What needs to be done: What is needed is a word-for-word copy of the listing below, without pictures.

Records supplied:
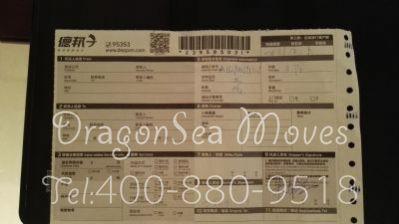 武汉市邮政邮局快递美国价格查询,多久能到?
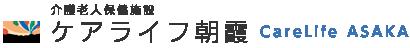 ケアライフ朝霞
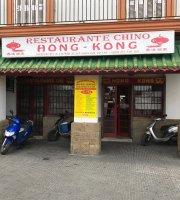 Restaurante Chino, Hong Kong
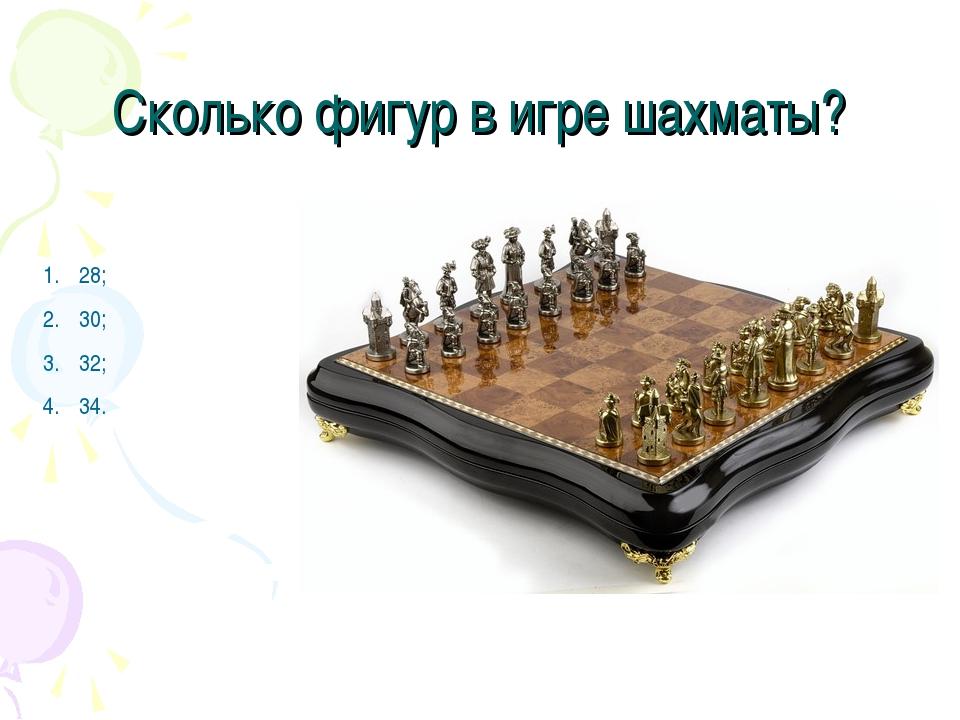 Сколько фигур в игре шахматы? 28; 30; 32; 34.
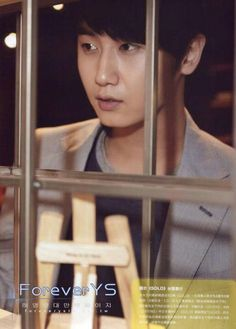 Heo Young Saeng Heo Young Saeng, Double S, Music Is Life, Korean Actors, Kdrama, Crying, The Voice, Prince, Romance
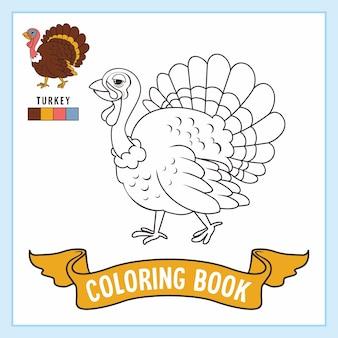Folha de trabalho do livro de páginas para colorir de animais da turquia
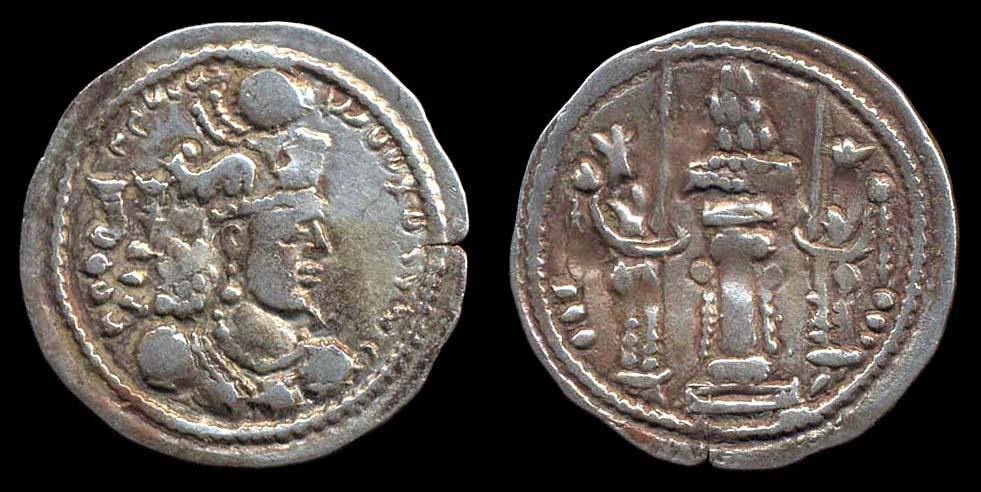مسكوكات الملك  فهران الرابع  Sas-variv-ma926-8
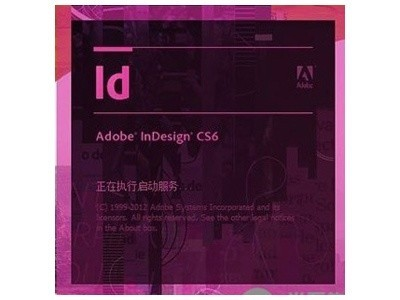 Adobe InDesign CS6  中文(BOX)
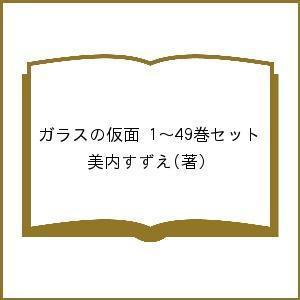 著:美内すずえ 出版社:白泉社 発行年月:2014年10月 シリーズ名等:花とゆめコミックス 特別企...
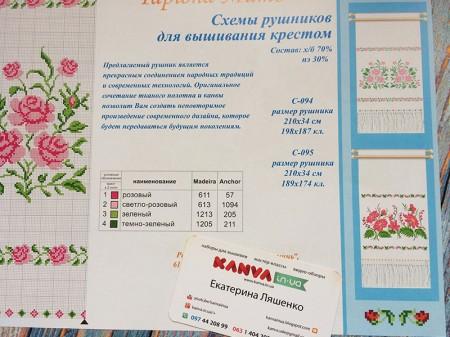 Друкована схема для вишивки рушника 94/95
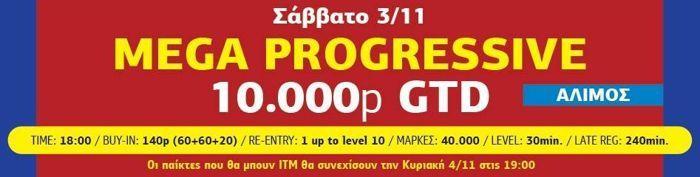 Μεγάλο φεστιβάλ πόκερ του ΟΦΙΤΕΧ 1 Οκτωβρίου με 3... 104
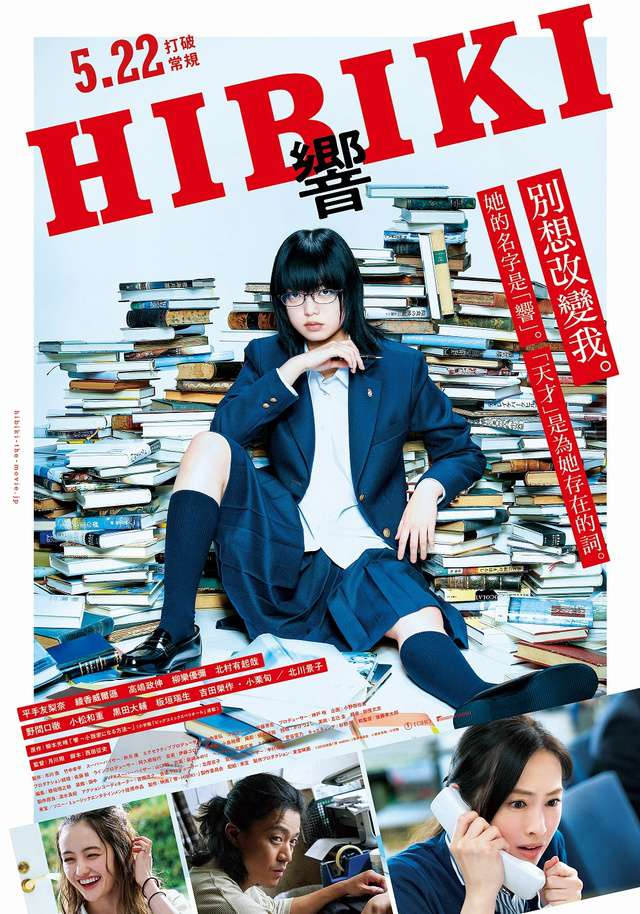 響-HIBIKI-_Hibiki_電影海報
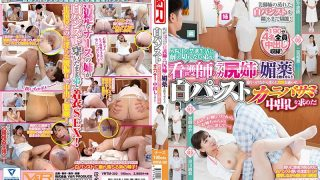 VRTM-302 A Younger Brother Who Can Not Tolerate The Forbidden Life In Hospital Let The Nurse 's Deca Ass Sister Drink An Aphrodisiac And Rub Her …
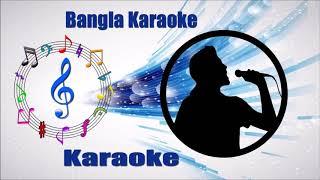debi-adnan asif-bangla song karoke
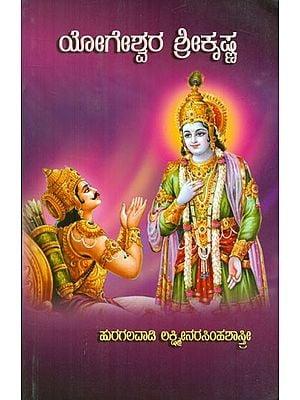 Yogeshwara Shri Krishna (Kannada)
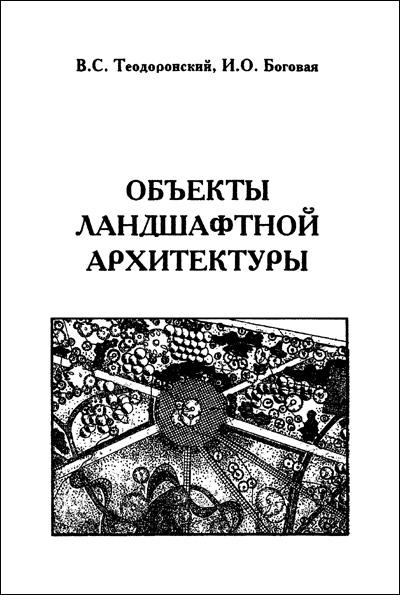 Объекты ландшафтной архитектуры. Теодоронский B.C., Боговая И.О. 2003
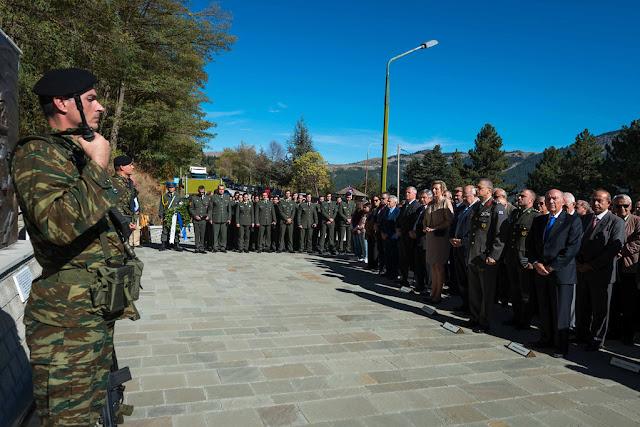 Γιάννενα: ΄Επος Του 1940:Εκδήλωση Απόδοσης Τιμής Στους Πεσόντες Της Μεραρχίας Ιππικού.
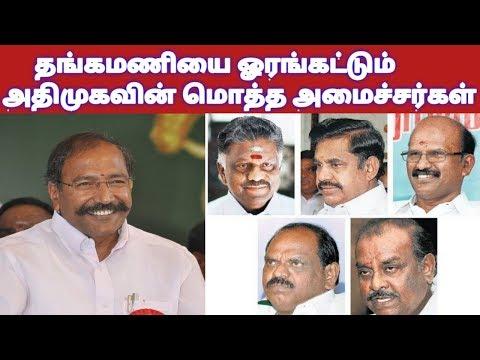 தங்கமணியை ஓரங்கட்டும் அதிமுகவின் மொத்த அமைச்சர்கள் | EPS | Thangamani |ADMK
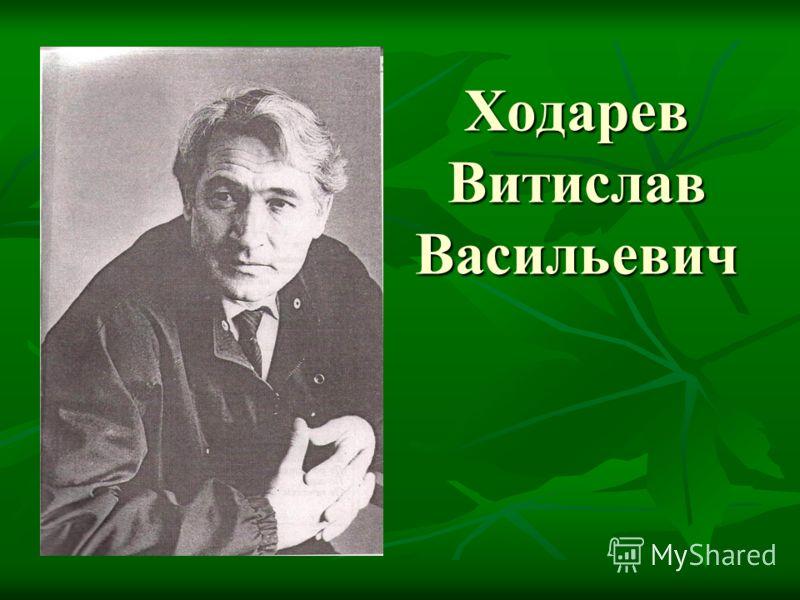 Ходарев Витислав Васильевич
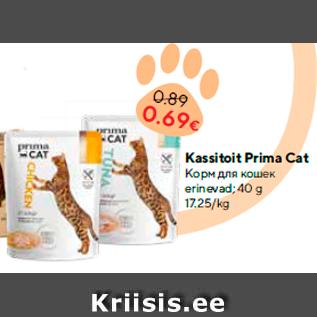 Allahindlus - Kassitoit Prima Cat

Completed exercise:
 武汉市邮政邮局快递美国价格查询,多久能到?
 ケアライフ朝霞
 Restaurante Chino, Hong Kong
 Сколько фигур в игре шахматы? 28; 30; 32; 34.
 Heo Young Saeng Heo Young Saeng, Double S, Music Is Life, Korean Actors, Kdrama, Crying, The Voice, Prince, Romance
Folha de trabalho do livro de páginas para colorir de animais da turquia
مسكوكات الملك  فهران الرابع  Sas-variv-ma926-8
 Adobe InDesign CS6  中文(BOX)
 著:美内すずえ 出版社:白泉社 発行年月:2014年10月 シリーズ名等:花とゆめコミックス 特別企...
 Друкована схема для вишивки рушника 94/95
 Μεγάλο φεστιβάλ πόκερ του ΟΦΙΤΕΧ 1 Οκτωβρίου με 3... 104
 響-HIBIKI-_Hibiki_電影海報
 VRTM-302 A Younger Brother Who Can Not Tolerate The Forbidden Life In Hospital Let The Nurse 's Deca Ass Sister Drink An Aphrodisiac And Rub Her …
debi-adnan asif-bangla song karoke
 Yogeshwara Shri Krishna (Kannada)
 Объекты ландшафтной архитектуры. Теодоронский B.C., Боговая И.О. 2003
 Γιάννενα: ΄Επος Του 1940:Εκδήλωση Απόδοσης Τιμής Στους Πεσόντες Της Μεραρχίας Ιππικού.
 தங்கமணியை ஓரங்கட்டும் அதிமுகவின் மொத்த அமைச்சர்கள் | EPS | Thangamani |ADMK
 Ходарев Витислав Васильевич
 Allahindlus - Kassitoit Prima Cat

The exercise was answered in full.